Quantum Theory of Radical-Ion-Pair Recombination: A New Physical Paradigm for Low-Magnetic-Field Effects

TL;DR

This paper introduces a quantum-mechanical framework for understanding radical-ion-pair recombination, explaining low-field magnetic effects and experimental observations that classical theories cannot account for.

Contribution

It presents a novel quantum theory of radical-ion-pair recombination as a continuous quantum measurement, bridging it with classical models at high fields.

Findings

Quantum phenomena dominate at low magnetic fields.

Deuteration affects magnetic sensitivity in radical-ion-pair reactions.
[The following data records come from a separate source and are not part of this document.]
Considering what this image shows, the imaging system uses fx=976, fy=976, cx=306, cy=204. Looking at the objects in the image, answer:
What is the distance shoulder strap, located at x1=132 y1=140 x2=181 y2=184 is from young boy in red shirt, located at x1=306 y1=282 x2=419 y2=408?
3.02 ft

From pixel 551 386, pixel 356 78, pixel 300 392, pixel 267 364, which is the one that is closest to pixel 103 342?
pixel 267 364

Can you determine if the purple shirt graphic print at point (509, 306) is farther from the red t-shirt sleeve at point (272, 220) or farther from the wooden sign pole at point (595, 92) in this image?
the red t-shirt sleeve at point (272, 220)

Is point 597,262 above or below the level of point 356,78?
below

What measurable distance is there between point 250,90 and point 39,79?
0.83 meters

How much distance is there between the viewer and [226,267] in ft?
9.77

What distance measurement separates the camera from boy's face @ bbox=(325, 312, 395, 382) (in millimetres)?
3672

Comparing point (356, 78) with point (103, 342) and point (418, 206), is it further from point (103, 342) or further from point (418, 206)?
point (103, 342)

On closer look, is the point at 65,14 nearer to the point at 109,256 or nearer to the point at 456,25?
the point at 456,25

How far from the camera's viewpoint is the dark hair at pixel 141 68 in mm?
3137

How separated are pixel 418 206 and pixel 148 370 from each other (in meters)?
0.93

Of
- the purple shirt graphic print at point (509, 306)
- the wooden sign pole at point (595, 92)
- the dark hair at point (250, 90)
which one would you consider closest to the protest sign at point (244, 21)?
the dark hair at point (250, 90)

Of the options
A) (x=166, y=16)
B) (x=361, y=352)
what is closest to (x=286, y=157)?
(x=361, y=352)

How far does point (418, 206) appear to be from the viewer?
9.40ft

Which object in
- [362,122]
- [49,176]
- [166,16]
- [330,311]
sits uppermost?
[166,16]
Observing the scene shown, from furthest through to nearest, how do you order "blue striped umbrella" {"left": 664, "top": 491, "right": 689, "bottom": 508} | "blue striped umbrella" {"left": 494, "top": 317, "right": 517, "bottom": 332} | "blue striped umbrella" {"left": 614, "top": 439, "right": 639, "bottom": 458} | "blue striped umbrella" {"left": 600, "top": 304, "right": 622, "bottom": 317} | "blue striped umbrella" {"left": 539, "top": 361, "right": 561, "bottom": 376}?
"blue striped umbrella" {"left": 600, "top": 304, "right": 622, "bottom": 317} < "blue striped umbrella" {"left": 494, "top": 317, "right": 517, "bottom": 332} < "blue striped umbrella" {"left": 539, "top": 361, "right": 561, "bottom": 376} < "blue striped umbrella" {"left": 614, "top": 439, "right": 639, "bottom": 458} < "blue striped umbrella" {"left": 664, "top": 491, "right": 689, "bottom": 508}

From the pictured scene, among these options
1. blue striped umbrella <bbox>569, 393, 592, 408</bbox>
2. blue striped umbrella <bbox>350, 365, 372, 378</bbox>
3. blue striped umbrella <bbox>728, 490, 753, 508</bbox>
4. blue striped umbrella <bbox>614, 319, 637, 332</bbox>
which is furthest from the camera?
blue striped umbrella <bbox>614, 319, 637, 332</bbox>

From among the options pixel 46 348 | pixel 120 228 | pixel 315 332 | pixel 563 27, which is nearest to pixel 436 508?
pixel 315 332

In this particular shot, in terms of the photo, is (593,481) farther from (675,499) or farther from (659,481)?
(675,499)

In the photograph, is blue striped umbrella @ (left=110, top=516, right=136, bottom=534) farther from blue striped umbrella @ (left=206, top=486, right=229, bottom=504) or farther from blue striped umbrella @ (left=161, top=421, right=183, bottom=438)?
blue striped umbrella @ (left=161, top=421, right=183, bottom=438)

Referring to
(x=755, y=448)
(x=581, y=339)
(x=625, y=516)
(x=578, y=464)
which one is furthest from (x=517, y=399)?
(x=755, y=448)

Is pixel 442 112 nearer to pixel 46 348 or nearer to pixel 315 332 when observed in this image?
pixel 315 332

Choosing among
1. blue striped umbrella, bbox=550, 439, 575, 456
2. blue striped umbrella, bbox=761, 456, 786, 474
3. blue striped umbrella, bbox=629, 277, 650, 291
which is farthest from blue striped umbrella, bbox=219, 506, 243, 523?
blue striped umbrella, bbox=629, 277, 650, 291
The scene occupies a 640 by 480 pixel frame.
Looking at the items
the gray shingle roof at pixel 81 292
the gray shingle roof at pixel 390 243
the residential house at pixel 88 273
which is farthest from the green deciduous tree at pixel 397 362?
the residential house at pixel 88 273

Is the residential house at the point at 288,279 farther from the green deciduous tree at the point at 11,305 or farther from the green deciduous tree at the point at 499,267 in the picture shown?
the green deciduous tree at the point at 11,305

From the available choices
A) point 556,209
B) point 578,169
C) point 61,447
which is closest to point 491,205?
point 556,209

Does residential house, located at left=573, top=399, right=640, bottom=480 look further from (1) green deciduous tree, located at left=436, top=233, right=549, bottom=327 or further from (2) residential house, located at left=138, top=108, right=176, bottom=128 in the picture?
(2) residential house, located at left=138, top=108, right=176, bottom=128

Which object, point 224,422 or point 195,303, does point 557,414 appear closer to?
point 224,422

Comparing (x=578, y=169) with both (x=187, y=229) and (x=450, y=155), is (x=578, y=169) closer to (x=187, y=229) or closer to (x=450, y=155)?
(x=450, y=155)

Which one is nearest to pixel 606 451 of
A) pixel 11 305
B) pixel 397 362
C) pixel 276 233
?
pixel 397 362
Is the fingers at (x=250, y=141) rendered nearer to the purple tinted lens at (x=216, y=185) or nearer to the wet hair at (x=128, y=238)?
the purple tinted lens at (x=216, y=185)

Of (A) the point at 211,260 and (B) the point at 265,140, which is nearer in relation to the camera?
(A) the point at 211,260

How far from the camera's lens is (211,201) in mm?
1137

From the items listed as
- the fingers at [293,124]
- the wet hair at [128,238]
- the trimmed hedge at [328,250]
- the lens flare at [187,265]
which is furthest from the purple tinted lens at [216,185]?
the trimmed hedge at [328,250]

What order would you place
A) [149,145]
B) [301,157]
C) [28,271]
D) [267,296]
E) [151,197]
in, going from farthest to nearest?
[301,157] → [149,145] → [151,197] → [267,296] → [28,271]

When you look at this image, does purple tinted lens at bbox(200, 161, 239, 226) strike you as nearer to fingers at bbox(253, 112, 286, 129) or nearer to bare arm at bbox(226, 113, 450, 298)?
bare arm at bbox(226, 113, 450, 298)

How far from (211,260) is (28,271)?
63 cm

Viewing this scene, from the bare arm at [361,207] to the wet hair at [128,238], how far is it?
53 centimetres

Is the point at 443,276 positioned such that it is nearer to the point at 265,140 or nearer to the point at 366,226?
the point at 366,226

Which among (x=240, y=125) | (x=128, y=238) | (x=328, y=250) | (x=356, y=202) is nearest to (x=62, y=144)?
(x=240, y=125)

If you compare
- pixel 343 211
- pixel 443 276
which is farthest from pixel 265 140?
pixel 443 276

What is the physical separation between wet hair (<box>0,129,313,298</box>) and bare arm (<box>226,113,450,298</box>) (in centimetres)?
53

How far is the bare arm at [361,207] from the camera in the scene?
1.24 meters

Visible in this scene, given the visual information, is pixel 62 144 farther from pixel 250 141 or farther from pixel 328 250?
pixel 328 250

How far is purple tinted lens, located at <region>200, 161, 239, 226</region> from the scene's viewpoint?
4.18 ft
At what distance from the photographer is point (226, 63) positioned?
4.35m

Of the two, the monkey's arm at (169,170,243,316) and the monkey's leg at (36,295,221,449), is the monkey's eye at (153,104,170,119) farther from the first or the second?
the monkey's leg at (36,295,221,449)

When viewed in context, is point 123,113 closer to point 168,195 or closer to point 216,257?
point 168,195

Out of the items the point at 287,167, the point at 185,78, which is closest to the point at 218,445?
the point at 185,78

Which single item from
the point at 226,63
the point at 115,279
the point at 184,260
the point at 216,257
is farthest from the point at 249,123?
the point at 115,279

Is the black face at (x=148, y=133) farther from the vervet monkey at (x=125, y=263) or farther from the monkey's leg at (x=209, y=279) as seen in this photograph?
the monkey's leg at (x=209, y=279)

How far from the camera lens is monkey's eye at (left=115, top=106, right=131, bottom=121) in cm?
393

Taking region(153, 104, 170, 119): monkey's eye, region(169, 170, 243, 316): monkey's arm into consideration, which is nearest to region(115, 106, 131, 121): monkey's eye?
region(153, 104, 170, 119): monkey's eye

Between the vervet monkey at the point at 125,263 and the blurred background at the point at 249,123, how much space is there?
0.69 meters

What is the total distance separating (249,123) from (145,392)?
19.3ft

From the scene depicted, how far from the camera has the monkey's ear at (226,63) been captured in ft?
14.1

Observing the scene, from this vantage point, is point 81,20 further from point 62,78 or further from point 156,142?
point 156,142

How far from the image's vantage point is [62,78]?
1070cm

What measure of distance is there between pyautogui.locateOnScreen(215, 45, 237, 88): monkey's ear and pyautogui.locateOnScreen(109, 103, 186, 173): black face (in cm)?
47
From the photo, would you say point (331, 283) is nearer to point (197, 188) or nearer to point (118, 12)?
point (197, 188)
The new theory explains experimental results incompatible with classical models.

Abstract

A new paradigm emerging in the description of magnetic-sensitive radical-ion-pair recombination reactions is presented. This paradigm is founded on the realization that the recombination process of radical-ion pairs is a continuous quantum measurement. In the regime of low magnetic fields we describe the appearance of purely quantum phenomena, that fade away as the magnetic field increases. We will analyze the magnetic sensitivity of these reactions under this perspective and bridge the new full quantum theory with the existing classical reaction theory applicable at high magnetic fields. Based on the quantum theory of recombination we will then explain experimental observations incompatible with classical reaction theory, in particular the effect of deuteration on the magnetic sensitivity of radical-ion pair recombination yields.